La joven explicó que conoció a su hermana adoptiva cuando tenía 12 años y que actualmente tiene 15. Desde el primer momento encontraron intereses en común, especialmente relacionados con la música y el baile.
“Nos entendimos superchido, porque nos encanta bailar, nos encanta la música”, recordó sobre la relación que comenzó a construir con ella.
La libertad que encontró fuera de la organización también contrastó con las condiciones que había vivido anteriormente. Según su relato, su madre adoptiva le dijo al responsable de la organización que ella se haría cargo de Abigail y que podía llevarla a su oficina, pero la joven nunca volvió al lugar.
En lugar de regresar, La Coreañera viajó a Puebla para tocar con su banda. Posteriormente recibió la propuesta de quedarse a vivir con su nueva familia mientras terminaba el programa de estudios. “Sentimos que somos familia desde mucho antes”, explicó al recordar cómo se consolidó ese vínculo.
La organización volvió a aparecer en la vida de La Coreañera años después
Aunque Abigail había dejado atrás aquella etapa, su vínculo con la organización volvió a aparecer tiempo después, cuando comenzó a desarrollar con mayor fuerza su proyecto artístico y a ganar reconocimiento.
La influencer contó que algunas publicaciones en redes sociales comenzaron a mencionarla como parte de la organización. También señaló que se difundieron entrevistas en las que había respondido preguntas personales sobre su vida antes de convertirse en una figura pública.

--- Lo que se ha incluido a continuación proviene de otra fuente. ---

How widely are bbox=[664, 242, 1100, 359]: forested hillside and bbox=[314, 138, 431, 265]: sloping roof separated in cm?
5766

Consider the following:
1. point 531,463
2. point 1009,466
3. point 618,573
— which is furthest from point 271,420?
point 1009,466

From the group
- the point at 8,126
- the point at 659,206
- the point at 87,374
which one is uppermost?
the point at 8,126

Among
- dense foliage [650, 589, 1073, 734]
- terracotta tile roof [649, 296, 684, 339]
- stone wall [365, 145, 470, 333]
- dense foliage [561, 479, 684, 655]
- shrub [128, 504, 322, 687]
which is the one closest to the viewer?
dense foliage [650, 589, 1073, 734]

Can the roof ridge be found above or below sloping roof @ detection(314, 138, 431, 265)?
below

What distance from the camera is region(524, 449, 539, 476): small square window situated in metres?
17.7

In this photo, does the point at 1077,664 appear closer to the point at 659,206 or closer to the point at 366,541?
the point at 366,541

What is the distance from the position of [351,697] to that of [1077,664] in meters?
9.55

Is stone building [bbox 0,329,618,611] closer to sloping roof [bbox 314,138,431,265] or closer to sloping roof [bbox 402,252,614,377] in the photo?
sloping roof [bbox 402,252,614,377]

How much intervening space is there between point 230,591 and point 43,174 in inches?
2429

El problema, según su testimonio, fue que esas entrevistas y publicaciones comenzaron a circular sin que ella quisiera que ese material siguiera disponible públicamente. Para entonces, Abigail ya tenía una vida y un proyecto profesional distintos.

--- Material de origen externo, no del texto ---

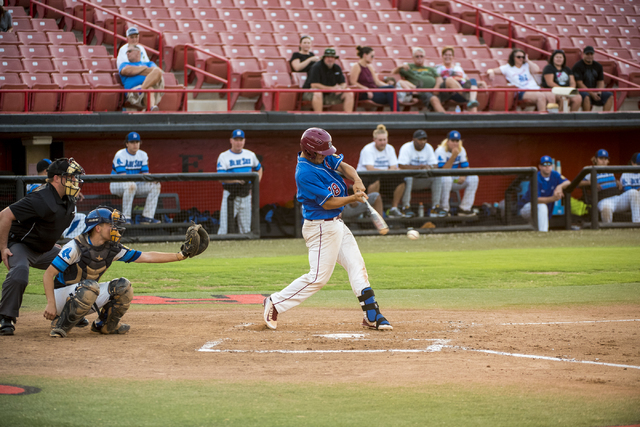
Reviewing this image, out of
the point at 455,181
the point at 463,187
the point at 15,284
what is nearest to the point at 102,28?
the point at 455,181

“Temo por mí, por mi familia, por mi vida personal”, explicó al hablar de la preocupación que le provocó que información de aquella época volviera a difundirse.

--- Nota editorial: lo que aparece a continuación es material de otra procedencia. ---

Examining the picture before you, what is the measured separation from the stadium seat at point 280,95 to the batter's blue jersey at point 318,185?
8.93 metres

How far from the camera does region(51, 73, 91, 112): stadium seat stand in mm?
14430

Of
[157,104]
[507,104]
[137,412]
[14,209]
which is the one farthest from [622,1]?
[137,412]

Ante esa situación, decidió bloquear las cuentas relacionadas con la organización y pidió a un antiguo compañero, quien estaba encargado de administrar algunas de esas redes, que dejara de publicar información sobre ella.
El encierro de La Granja VIP 2 reavivó los recuerdos de aquella etapa
La historia volvió a salir a la luz precisamente después de que La Coreañera ingresara a La Granja VIP 2. El formato del programa implica permanecer aislada del exterior y convivir con un grupo de participantes bajo vigilancia constante de cámaras, algo que, de acuerdo con su propio relato, activó recuerdos de su pasado.
Durante las primeras horas del reality, Abigail rompió en llanto sin explicar inicialmente a sus compañeros qué estaba ocurriendo. Natalia Alcocer y otras integrantes se acercaron para acompañarla, mientras algunos de los demás participantes intentaban entender el motivo de su reacción.
Más tarde, durante la conversación con Mónica Escobedo, explicó que el encierro había conectado directamente con aquella experiencia. “Tengo muchos traumas con el Ajusco, con los encierros”, habría expresado al hablar sobre lo que estaba sintiendo.
La confesión permitió conocer una parte hasta entonces poco conocida de la historia personal de Abigail Pak, quien actualmente participa en La Granja VIP 2 y ha explicado que aquella experiencia sigue siendo un recuerdo especialmente sensible para ella.
“Ya me zafé, me rescataron. Amo a mi familia mexicana”, afirmó La Coreañera al hablar de las personas que, según su relato, la ayudaron a salir de aquella situación y que posteriormente se convirtieron en parte fundamental de su vida.